Study material

----------

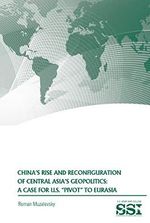 CHINA'S RISE AND RECONFIGURAION OF CENTRAL ASIA'S GEOPOLITICS: A CASE FOR U.S. "PIVOT" TO EURASIA (English Edition) Cover des Buches CHINA'S RISE AND RECONFIGURAION OF CENTRAL ASIA'S GEOPOLITICS: A CASE FOR U.S. "PIVOT" TO EURASIA (English Edition) (ISBN: B085N8SLSN)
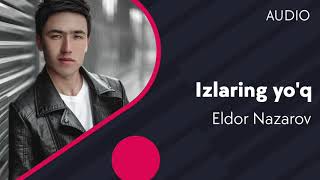 Eldor Nazarov - Izlaring yo'q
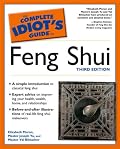 The Complete Idiot's Guide to Feng Shui, Third Edition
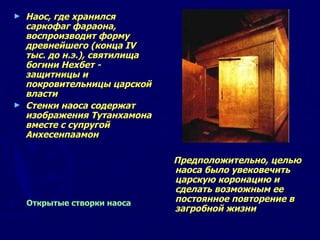 Наос, где хранился саркофаг фараона, воспроизводит форму древнейшего (конца IV тыс. до н.э.), святилища богини Нехбет - защитницы и покровительницы царской власти Стенки наоса содержат изображения Тутанхамона вместе с супругой Анхесенпаамон   Предположительно, целью наоса было увековечить царскую коронацию и сделать возможным ее постоянное повторение в загробной жизни  Открытые створки наоса  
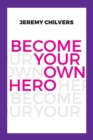 Become Your Own Hero - Book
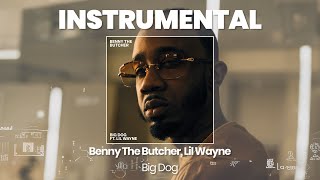 INSTRUMENTAL BEAT : Big Dog - Benny The Butcher, Lil Wayne (HQ)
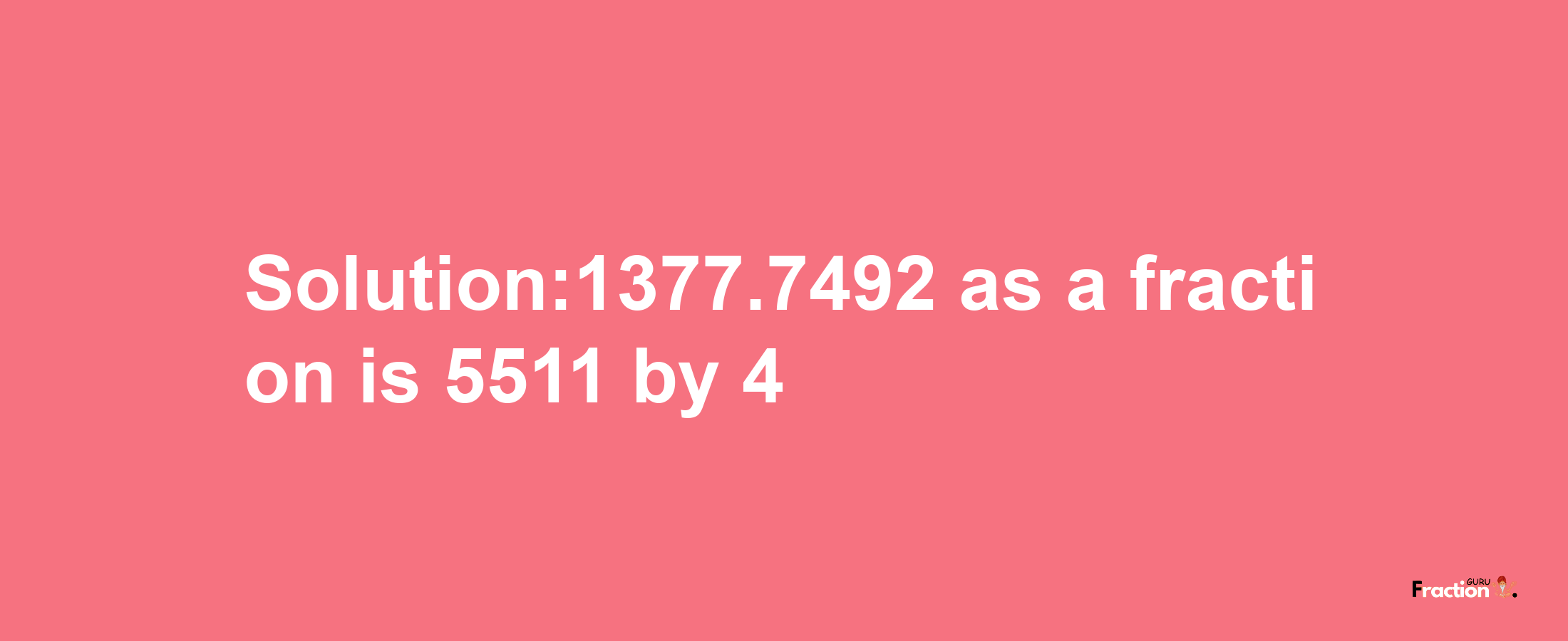 Solution:1377.7492 as a fraction is 5511/4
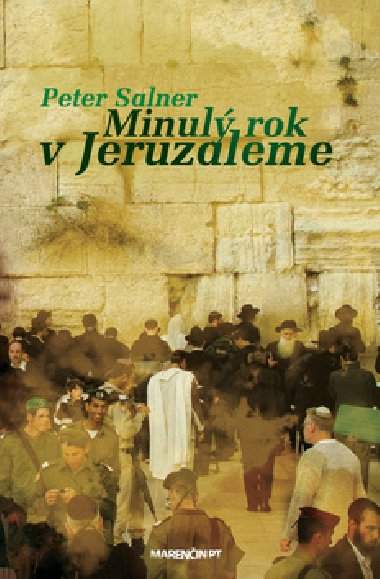 MINUL ROK V JERUZALEME - Peter Salner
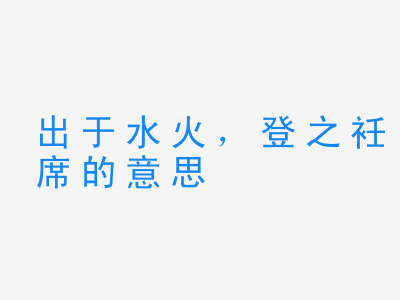 成语出于水火，登之衽席的意思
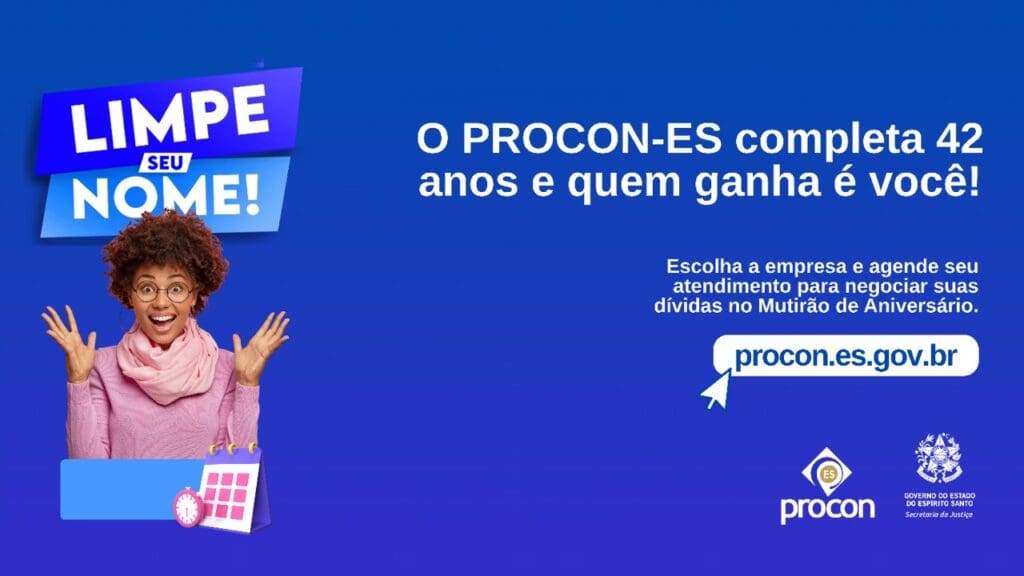 PROCON-ES realiza mutirão para negociação de dívidas em junho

----------

Copy every line of the material above word for word, omitting the pictures.

 CHINA'S RISE AND RECONFIGURAION OF CENTRAL ASIA'S GEOPOLITICS: A CASE FOR U.S. "PIVOT" TO EURASIA (English Edition) Cover des Buches CHINA'S RISE AND RECONFIGURAION OF CENTRAL ASIA'S GEOPOLITICS: A CASE FOR U.S. "PIVOT" TO EURASIA (English Edition) (ISBN: B085N8SLSN)
 Eldor Nazarov - Izlaring yo'q
 The Complete Idiot's Guide to Feng Shui, Third Edition
 Наос, где хранился саркофаг фараона, воспроизводит форму древнейшего (конца IV тыс. до н.э.), святилища богини Нехбет - защитницы и покровительницы царской власти Стенки наоса содержат изображения Тутанхамона вместе с супругой Анхесенпаамон   Предположительно, целью наоса было увековечить царскую коронацию и сделать возможным ее постоянное повторение в загробной жизни  Открытые створки наоса  
 Become Your Own Hero - Book
 INSTRUMENTAL BEAT : Big Dog - Benny The Butcher, Lil Wayne (HQ)
 Solution:1377.7492 as a fraction is 5511/4
 MINUL ROK V JERUZALEME - Peter Salner
 成语出于水火，登之衽席的意思
 PROCON-ES realiza mutirão para negociação de dívidas em junho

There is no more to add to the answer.